SACRAMENTO, Calif. -- Executives at the $82 billion California State Teachers' Retirement System are poised to begin using a ground-breaking securities lending risk management system.
The SL Performance Analyzer was introduced last week by State Street Bank & Trust Co., Boston, CalSTRS' custodian, and the securities lending agent for $14 billion, about 70% of the fund's securities on loan.
CalSTRS will be using the system, believed to be the first of its kind, as soon as late April.
A primary feature of State Street's system is it gives advanced notice on risk changes. It does so by calculating a securities lending program's net return and value at risk, then charting them over time.
"We really think it's a breakthrough," said Patrick Mitchell, CalSTRS' chief investment officer.
The teachers' fund will use the system as an early warning device to track underlying changes in the riskiness of its securities lending portfolios, particularly risks that might not be readily apparent, Mr. Mitchell said.

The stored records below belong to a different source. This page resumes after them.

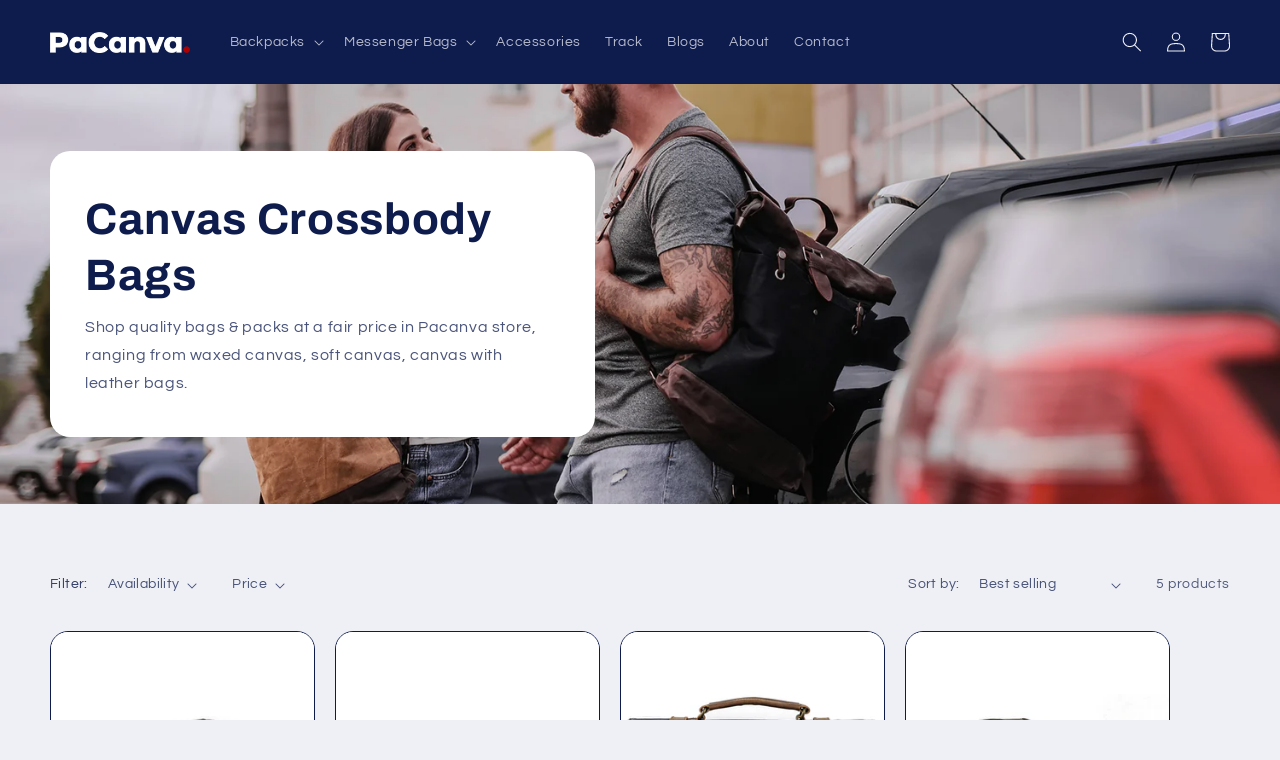

--- FILE ---
content_type: application/javascript; charset=utf-8
request_url: https://pixee.gropulse.com/get_script?shop=pacanva.myshopify.com
body_size: -135
content:

  (function(){
    if (location.pathname.includes('/thank_you') || location.pathname.includes('/thank-you')) {
      var script = document.createElement("script");
      script.type = "text/javascript";
      script.src = "https://pixee.gropulse.com/get_purchase_page_script?shop=pacanva.myshopify.com";
      document.getElementsByTagName("head")[0].appendChild(script);
    }
  })();
  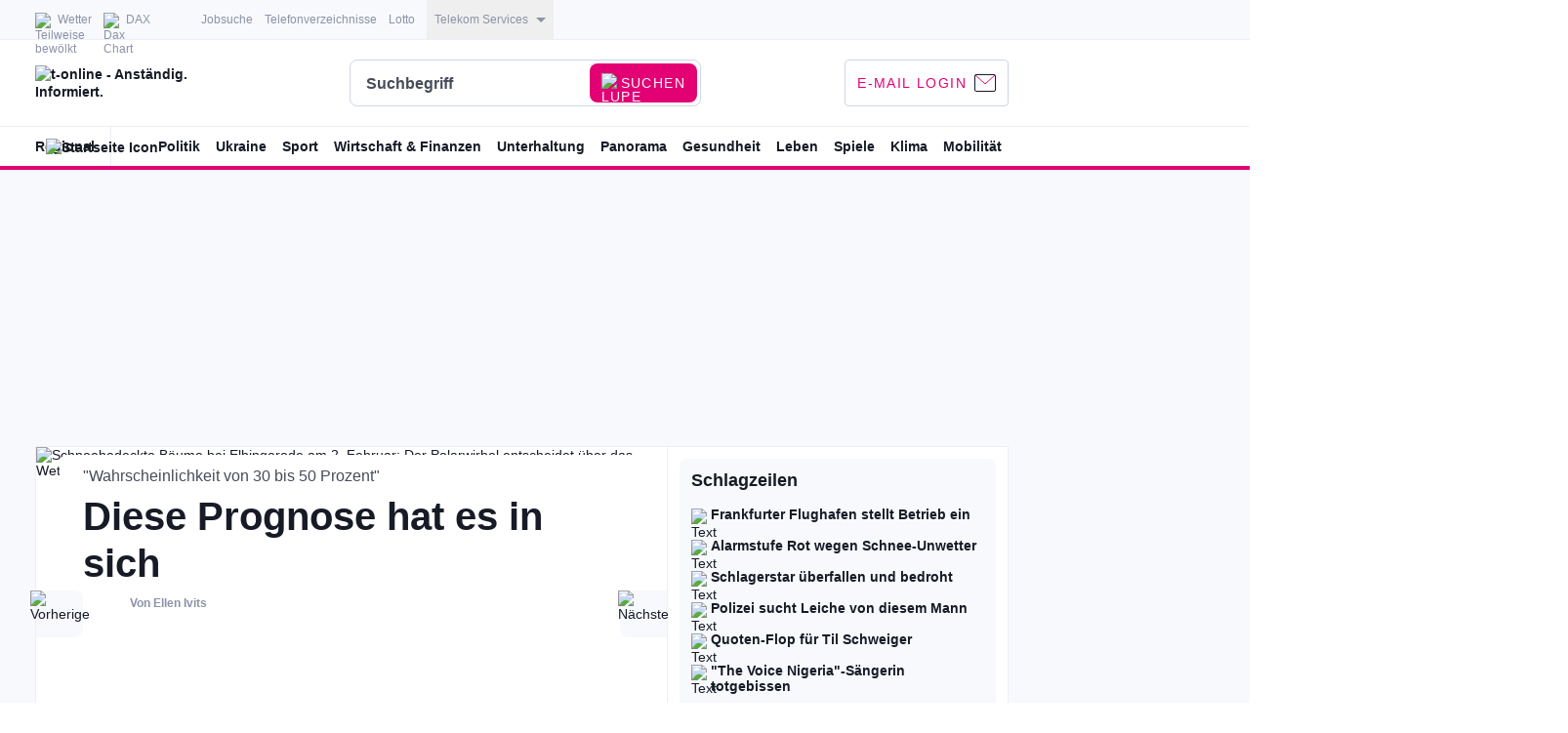

--- FILE ---
content_type: text/javascript
request_url: https://widgets.engagement-prod.stroeerws.de/static/embeds/runtime.2a14cc3f1f66100b8db1.js
body_size: 661
content:
(()=>{"use strict";var e,r={},t={};function n(e){var o=t[e];if(void 0!==o)return o.exports;var i=t[e]={exports:{}};return r[e].call(i.exports,i,i.exports,n),i.exports}n.m=r,e=[],n.O=(r,t,o,i)=>{if(!t){var a=1/0;for(s=0;s<e.length;s++){for(var[t,o,i]=e[s],l=!0,f=0;f<t.length;f++)(!1&i||a>=i)&&Object.keys(n.O).every(e=>n.O[e](t[f]))?t.splice(f--,1):(l=!1,i<a&&(a=i));if(l){e.splice(s--,1);var u=o();void 0!==u&&(r=u)}}return r}i=i||0;for(var s=e.length;s>0&&e[s-1][2]>i;s--)e[s]=e[s-1];e[s]=[t,o,i]},n.n=e=>{var r=e&&e.__esModule?()=>e.default:()=>e;return n.d(r,{a:r}),r},n.d=(e,r)=>{for(var t in r)n.o(r,t)&&!n.o(e,t)&&Object.defineProperty(e,t,{enumerable:!0,get:r[t]})},n.g=function(){if("object"==typeof globalThis)return globalThis;try{return this||new Function("return this")()}catch(e){if("object"==typeof window)return window}}(),n.o=(e,r)=>Object.prototype.hasOwnProperty.call(e,r),n.r=e=>{"undefined"!=typeof Symbol&&Symbol.toStringTag&&Object.defineProperty(e,Symbol.toStringTag,{value:"Module"}),Object.defineProperty(e,"__esModule",{value:!0})},(()=>{var e={9121:0};n.O.j=r=>0===e[r];var r=(r,t)=>{var o,i,[a,l,f]=t,u=0;if(a.some(r=>0!==e[r])){for(o in l)n.o(l,o)&&(n.m[o]=l[o]);if(f)var s=f(n)}for(r&&r(t);u<a.length;u++)i=a[u],n.o(e,i)&&e[i]&&e[i][0](),e[i]=0;return n.O(s)},t=self.webpackChunkenga_widgets_frontend_next=self.webpackChunkenga_widgets_frontend_next||[];t.forEach(r.bind(null,0)),t.push=r.bind(null,t.push.bind(t))})()})();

"It will be like a smoke alarm," he said.
There were no big surprises during CalSTRS' beta testing, which served primarily as a means to confirm State Street was doing what it said it was, he said.
The system also is helpful when pension funds have multiple securities lending vendors.
"We really need some basis of comparison," he said.
Currently, comparisons of securities lending agents are made using qualitative evaluations and intuition about which provide the best risk and return tradeoff, he said.
In past requests for proposals, CalSTRS received as many as 20 responses, making evaluation difficult, given the differences in investment styles at lending agents, he said.
The State Street system will allow CalSTRS to quantify much of that process and make more apples-to-apples comparisons, he said.
The idea to track risk in securities lending followed big unexpected investment losses taken by lenders and others, a few years ago. Securities lending managers Harris Trust & Savings Bank, Chicago, and Mellon Trust, Boston, were among those hit.
Since then, there have been efforts in the industry to create a benchmark.
Ralph Vitale, executive vice president in securities lending for State Street, doesn't think a benchmark is the answer.
Because lending agents' investment styles and the underlying portfolios being lent vary widely, creating a benchmark from securities lending agents' actual data will not be useful, he said.
Value at risk and other risk-adjusted analyses are a better method, he said.
State Street's new system will identify the net returns from securities lending and compare them with the accompanying risk, using value at risk. Value at risk is a statistical attempt to identify the most a portfolio can lose over a time period, and within a given degree of confidence. Outside of that confidence level, however, the losses will be greater than the VAR number.
The need for such a risk system derives from the complicated nature of securities lending, Mr. Vitale said. In securities lending, an agent will lend securities held for long-term investment to a borrower, receiving collateral on which the lender must pay interest.
For securities lending to be profitable, the lender must earn more on its investment than it is paying in interest.
If the lender owns securities that are in demand -- because of short positions -- the borrower will charge a below-market interest rate on the collateral being invested. The lender can invest in standard overnight rates and make a profit.
But the other major source of securities lending revenue involves taking market risk with the investment collateral, either through a longer duration than the overnight rate being charged, or through lower credit quality.
The returns and risks from both of those investment activities are identified by State Street's system, giving pension executives more information about the types of risks their lending agent is taking, Mr. Vitale said.
CalSTRS will begin using the system in late April for State Street's lending portfolios, with the $6 billion of lending portfolios at the fund's other three vendors being added later in the year. CalSTRS' other three lending agents are: Metropolitan West Securities Inc., Los Angeles; Boston Global Advisors, Boston; and Bear Stearns Asset Management, New York.
Initially, the basic version of the system will be available to all of State Street's custody clients in a hard copy report form or online through State Street's InSight System.
Down the road, more advanced computations will become available, such as stress testing, simulations and credit risk analysis, for an extra fee, Mr. Vitale said.
The system will allow for analysis of multiple portfolios and vendors, looking at them separately or as a whole.
And multiple calculations for value at risk will be added, Mr. Vitale said. The current version uses only what is called the variance-covariance method, he said.